Depuis le début de la guerre en Ukraine, l’Europe s’est tournée vers l’Afrique pour tenter de réduire sa dépendance au gaz russe d’ici 2027. A long terme, le Vieux continent compte sur la décarbonisation de son économie pour se sevrer du gaz, quelle qu’en soit l’origine.
Le nouvel engouement de l’Europe pour le gaz naturel africain s’inscrit dans une logique de court et moyen termes, et ne s’accompagne ni de financements conséquents dans le développement de nouveaux gisements, ni de contrats d’achat à long terme, a estimé Oxford Institute for Energy Study dans un rapport publié en juillet dernier.
Intitulé « Approvisionnement de l’Europe en gaz africain : entre espoirs et dures réalités », ce rapport rappelle que la Commission européenne avait présenté, douze jours à peine après le déclenchement de la guerre en Ukraine, un plan baptisé « REPowerEU » pour se passer des deux tiers de ses importations de gaz russe d’ici fin 2022, et de les cesser complètement d’ici 2027.
Pour tenter d’atteindre ces objectifs, l’Europe s’est ostensiblement tournée vers les exportateurs africains dès les premières salves tirées sur l’Ukraine. L’Afrique, qui assurait jusque-là moins de 20% de la consommation gazière du Vieux continent, est devenue une destination privilégiée pour des délégations officielles européennes accompagnées de dirigeants de majors pétro-gazières.
Mais alors que les décideurs politiques africains espéraient voir cet intérêt inattendu de l’Europe pour leur gaz déboucher sur des investissements conséquents et des contrats d’achat à long terme, il s’est avéré que les pays européens les plus dépendants du gaz russe ne cherchent que des approvisionnements à court et moyen termes.
Le rapport précise par ailleurs que les pays européens et les compagnies gazières internationales rechignent à investir lourdement dans le développement de projets gaziers et à signer des contrats d’achat à long terme avec les pays africains, en raison de leurs engagements à long terme en matière de décarbonisation.
Satisfaire la demande intérieure
Le gaz naturel, combustible fossile le moyen polluant, n’est pas en effet considéré comme une énergie de transition. Le directeur général de l’Agence internationale de l’énergie (AIE), Fatih Birol, avait pourtant fait savoir, lors de la présentation du rapport « Africa Energy Outlook 2022 » en juin dernier, que l’arrêt de l’exploitation du gaz naturel en Afrique ne fait pas partie des actions à mettre en œuvre pour atteindre les objectifs climatiques. « Si nous dressons une liste des 500 principales choses à faire pour être en phase avec nos objectifs climatiques, ce que l’Afrique fait avec son gaz ne figure pas sur cette liste », avait-il déclaré.
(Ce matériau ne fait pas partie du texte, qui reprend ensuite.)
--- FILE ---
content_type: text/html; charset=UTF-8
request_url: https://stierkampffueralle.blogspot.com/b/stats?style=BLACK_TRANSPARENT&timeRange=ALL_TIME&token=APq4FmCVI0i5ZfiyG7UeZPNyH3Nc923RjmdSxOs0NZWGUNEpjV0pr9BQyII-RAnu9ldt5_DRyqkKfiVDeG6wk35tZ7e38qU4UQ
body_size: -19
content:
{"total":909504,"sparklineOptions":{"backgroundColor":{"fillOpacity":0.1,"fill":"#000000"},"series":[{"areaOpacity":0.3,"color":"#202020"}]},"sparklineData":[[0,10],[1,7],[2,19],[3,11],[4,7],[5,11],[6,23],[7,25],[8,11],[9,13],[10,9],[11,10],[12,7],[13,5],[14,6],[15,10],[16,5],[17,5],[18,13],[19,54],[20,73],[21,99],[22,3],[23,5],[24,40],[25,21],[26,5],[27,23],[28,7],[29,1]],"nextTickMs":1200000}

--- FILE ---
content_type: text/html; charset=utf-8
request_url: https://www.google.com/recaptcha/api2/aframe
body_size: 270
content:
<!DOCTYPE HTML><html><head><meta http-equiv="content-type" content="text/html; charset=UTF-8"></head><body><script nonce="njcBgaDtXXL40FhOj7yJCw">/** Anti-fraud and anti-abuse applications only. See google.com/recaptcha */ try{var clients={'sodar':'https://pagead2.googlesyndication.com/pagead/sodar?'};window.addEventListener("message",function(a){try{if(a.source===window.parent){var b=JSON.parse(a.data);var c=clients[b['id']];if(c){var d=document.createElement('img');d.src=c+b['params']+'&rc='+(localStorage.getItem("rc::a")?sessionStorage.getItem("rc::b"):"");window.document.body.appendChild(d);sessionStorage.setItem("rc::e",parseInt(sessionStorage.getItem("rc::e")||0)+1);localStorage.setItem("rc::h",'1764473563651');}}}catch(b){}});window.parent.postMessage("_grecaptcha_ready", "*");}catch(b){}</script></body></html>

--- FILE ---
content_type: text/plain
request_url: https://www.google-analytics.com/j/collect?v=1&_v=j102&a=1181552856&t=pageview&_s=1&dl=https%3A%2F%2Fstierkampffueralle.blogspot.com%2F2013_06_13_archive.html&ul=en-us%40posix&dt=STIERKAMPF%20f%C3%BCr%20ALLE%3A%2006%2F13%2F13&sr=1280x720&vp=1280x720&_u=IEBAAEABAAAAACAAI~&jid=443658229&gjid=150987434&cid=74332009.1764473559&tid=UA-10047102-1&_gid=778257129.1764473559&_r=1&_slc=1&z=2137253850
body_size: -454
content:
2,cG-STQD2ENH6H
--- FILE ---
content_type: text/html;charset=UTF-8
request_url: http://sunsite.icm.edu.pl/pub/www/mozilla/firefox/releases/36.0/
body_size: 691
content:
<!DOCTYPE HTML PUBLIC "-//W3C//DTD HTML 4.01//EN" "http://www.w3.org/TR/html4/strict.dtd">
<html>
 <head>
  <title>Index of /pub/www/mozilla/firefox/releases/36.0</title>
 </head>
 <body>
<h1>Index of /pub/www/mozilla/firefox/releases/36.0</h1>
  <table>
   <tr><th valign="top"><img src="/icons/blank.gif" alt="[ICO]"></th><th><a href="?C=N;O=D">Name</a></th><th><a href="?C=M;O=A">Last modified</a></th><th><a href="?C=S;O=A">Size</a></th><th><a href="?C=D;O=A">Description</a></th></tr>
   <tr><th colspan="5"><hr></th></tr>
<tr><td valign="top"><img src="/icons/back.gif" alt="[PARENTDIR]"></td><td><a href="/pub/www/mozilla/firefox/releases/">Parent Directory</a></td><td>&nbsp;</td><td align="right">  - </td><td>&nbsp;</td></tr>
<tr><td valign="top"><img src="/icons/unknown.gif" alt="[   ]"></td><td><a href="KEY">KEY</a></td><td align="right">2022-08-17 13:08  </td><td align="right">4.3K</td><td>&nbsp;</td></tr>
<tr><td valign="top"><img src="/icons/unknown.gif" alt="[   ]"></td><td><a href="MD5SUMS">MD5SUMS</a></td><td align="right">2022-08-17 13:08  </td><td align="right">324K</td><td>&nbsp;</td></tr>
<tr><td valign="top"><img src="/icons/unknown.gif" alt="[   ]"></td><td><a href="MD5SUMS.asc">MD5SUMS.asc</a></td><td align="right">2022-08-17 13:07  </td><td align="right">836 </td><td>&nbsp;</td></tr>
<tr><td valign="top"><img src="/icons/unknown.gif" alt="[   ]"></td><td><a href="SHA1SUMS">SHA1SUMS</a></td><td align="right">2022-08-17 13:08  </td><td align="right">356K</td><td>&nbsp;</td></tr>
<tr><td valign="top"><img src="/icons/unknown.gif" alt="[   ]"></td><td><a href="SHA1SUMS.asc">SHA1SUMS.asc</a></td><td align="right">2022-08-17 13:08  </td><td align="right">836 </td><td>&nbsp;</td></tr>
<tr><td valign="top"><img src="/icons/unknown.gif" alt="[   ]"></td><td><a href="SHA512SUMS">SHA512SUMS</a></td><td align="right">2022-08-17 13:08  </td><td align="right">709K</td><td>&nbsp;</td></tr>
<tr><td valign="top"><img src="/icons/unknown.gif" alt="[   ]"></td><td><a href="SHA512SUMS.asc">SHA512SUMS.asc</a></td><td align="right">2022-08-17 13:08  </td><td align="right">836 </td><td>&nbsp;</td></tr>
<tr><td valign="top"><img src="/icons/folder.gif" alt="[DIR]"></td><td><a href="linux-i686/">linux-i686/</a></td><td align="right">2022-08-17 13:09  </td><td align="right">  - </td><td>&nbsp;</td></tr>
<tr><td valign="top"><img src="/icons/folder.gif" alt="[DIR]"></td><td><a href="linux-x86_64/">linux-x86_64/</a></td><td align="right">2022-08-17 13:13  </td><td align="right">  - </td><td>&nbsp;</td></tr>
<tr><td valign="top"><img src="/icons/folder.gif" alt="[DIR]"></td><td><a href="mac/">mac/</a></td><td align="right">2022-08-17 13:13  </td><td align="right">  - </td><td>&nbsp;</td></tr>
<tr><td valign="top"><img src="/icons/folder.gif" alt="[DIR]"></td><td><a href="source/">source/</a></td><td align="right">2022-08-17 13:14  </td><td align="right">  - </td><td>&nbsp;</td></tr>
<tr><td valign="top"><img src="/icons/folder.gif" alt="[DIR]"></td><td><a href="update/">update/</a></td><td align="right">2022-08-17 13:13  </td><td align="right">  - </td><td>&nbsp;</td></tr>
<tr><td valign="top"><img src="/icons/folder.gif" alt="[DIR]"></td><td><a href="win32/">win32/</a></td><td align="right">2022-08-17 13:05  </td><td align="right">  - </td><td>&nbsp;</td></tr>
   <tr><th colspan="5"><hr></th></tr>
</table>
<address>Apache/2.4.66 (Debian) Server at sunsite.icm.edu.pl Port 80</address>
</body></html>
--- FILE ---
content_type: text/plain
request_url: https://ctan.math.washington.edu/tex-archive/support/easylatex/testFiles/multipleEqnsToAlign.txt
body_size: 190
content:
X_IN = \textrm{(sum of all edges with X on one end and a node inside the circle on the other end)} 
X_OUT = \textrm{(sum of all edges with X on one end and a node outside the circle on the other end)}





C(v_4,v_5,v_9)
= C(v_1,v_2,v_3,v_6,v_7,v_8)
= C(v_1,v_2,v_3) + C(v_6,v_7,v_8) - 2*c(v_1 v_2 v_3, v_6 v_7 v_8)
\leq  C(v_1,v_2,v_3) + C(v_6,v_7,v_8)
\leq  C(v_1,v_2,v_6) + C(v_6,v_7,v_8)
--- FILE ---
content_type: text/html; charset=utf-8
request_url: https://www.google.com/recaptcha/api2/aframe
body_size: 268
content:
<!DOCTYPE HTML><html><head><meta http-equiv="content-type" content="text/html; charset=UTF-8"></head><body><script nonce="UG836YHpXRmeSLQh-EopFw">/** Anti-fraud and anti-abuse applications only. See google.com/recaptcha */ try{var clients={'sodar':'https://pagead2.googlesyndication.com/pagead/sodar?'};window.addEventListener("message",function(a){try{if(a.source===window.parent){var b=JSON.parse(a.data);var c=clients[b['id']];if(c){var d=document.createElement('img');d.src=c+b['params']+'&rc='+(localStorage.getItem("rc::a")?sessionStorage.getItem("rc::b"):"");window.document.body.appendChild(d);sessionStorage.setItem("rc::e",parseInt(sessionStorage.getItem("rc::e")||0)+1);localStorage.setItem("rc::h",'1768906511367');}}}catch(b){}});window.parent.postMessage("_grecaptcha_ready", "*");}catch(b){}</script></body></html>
Oxford Institute for Energy Study rappelle, d’autre part, que les eurodéputés avaient approuvé, en juillet dernier, le label « vert » accordé par la Commission européenne au gaz et au nucléaire, deux sources d’énergie ainsi reconnues comme « nécessaires pour lutter contre le changement climatique ».
L’Institut de recherche sur les questions énergétiques basé au Royaume-Uni a, cependant, indiqué que l’Afrique ne doit pas se bercer d’illusions sur les intentions à plus long terme de l’Union européenne. « Il est peu probable que les décideurs européens remplacent le risque russe par de nouveaux risques pour répondre à leurs besoins énergétiques. À long terme, l’Europe restera fermement concentrée sur son programme de décarbonisation », a-t-il noté.
Le rapport précise dans ce cadre que l’Afrique peut saisir les opportunités d’exportation de gaz vers les pays européens sur le court et le moyen termes, sans pour autant commettre l’erreur de négliger sa demande intérieure croissante. « La satisfaction des besoins des marchés énergétiques nationaux est d’une importance capitale pour le développement des économies africaines », souligne-t-il, notant que la demande intérieure est en hausse constante dans la plupart des pays africains producteurs de gaz, et plus particulièrement en Algérie, en Egypte et au Nigeria.